EXERCISE MATERIAL:
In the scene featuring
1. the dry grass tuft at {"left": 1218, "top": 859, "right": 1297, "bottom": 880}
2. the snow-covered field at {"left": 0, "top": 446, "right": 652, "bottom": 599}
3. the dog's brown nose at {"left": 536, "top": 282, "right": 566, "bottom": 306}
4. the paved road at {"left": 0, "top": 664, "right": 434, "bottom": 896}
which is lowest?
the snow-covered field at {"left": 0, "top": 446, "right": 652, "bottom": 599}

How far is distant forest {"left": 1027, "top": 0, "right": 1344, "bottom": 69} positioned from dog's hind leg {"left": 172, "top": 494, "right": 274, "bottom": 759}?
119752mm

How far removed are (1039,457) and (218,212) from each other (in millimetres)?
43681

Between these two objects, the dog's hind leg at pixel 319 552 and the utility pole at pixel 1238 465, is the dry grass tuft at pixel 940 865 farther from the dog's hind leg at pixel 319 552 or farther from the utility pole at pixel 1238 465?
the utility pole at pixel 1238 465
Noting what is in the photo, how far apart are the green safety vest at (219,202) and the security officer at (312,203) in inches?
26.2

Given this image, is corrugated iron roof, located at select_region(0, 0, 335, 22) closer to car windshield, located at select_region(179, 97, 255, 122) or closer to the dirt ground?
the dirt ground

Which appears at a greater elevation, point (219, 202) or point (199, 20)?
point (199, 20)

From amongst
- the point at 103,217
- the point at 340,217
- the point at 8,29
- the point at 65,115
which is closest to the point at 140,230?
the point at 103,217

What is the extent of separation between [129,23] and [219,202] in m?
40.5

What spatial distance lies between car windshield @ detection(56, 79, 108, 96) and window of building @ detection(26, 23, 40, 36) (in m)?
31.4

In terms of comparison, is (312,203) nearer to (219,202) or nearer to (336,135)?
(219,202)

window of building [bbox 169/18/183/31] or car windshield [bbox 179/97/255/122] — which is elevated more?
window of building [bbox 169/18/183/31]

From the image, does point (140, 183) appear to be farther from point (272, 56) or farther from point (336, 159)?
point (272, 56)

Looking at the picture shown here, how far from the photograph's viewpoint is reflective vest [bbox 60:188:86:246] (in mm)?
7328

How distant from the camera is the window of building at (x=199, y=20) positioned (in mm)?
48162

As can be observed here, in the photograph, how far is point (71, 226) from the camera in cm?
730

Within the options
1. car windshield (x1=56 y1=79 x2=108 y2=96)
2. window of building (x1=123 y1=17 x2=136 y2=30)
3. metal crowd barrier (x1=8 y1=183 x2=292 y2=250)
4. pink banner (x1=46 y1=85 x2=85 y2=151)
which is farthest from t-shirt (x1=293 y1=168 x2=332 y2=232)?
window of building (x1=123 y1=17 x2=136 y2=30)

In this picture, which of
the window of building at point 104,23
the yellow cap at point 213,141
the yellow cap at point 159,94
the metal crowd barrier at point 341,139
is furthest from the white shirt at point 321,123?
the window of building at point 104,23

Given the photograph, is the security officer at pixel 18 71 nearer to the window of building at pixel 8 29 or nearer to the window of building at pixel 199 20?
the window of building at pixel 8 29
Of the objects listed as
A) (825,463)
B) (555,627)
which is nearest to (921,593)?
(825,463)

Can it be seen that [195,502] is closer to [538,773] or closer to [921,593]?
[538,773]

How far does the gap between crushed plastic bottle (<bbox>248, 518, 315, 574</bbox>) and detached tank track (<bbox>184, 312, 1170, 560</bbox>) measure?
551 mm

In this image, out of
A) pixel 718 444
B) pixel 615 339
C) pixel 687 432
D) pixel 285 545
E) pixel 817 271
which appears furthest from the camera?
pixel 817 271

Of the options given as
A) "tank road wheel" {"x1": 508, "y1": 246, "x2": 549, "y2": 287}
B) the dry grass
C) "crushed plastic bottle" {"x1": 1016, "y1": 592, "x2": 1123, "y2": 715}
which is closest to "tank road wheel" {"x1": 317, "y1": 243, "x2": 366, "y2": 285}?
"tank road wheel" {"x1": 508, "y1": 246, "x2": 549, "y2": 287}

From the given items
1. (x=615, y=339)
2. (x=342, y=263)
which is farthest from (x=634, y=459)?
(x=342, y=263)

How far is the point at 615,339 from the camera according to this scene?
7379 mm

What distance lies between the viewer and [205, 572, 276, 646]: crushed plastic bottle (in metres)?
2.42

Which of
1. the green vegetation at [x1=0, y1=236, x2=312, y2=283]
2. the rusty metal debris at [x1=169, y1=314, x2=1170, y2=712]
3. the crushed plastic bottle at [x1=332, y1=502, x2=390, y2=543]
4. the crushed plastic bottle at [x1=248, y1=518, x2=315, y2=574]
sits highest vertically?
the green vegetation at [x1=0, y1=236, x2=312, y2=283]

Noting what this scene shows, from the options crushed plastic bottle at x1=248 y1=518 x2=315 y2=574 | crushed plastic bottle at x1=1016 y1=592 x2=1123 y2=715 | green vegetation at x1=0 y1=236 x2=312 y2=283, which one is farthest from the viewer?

PROBLEM REQUIREMENTS:
In the listing, take the part that opens with the line containing "From the given items" and closes at the end of the listing, and rewrite it with "viewer" replaced by "observer" and nothing else altered. Give only that part.

RESPONSE TO THIS TASK:
From the given items
1. (x=615, y=339)
2. (x=342, y=263)
which is farthest from (x=634, y=459)?
(x=342, y=263)

How far is the point at 615,339 from the camera according to this scene?
7379 mm

What distance lies between the observer and [205, 572, 276, 646]: crushed plastic bottle (in metres)?
2.42

Which of
1. the green vegetation at [x1=0, y1=236, x2=312, y2=283]
2. the rusty metal debris at [x1=169, y1=314, x2=1170, y2=712]
3. the crushed plastic bottle at [x1=332, y1=502, x2=390, y2=543]
4. the crushed plastic bottle at [x1=248, y1=518, x2=315, y2=574]
sits highest vertically?
the green vegetation at [x1=0, y1=236, x2=312, y2=283]

Noting what this scene shows, from the options crushed plastic bottle at x1=248 y1=518 x2=315 y2=574 | crushed plastic bottle at x1=1016 y1=592 x2=1123 y2=715 | green vegetation at x1=0 y1=236 x2=312 y2=283, which one is farthest from the observer?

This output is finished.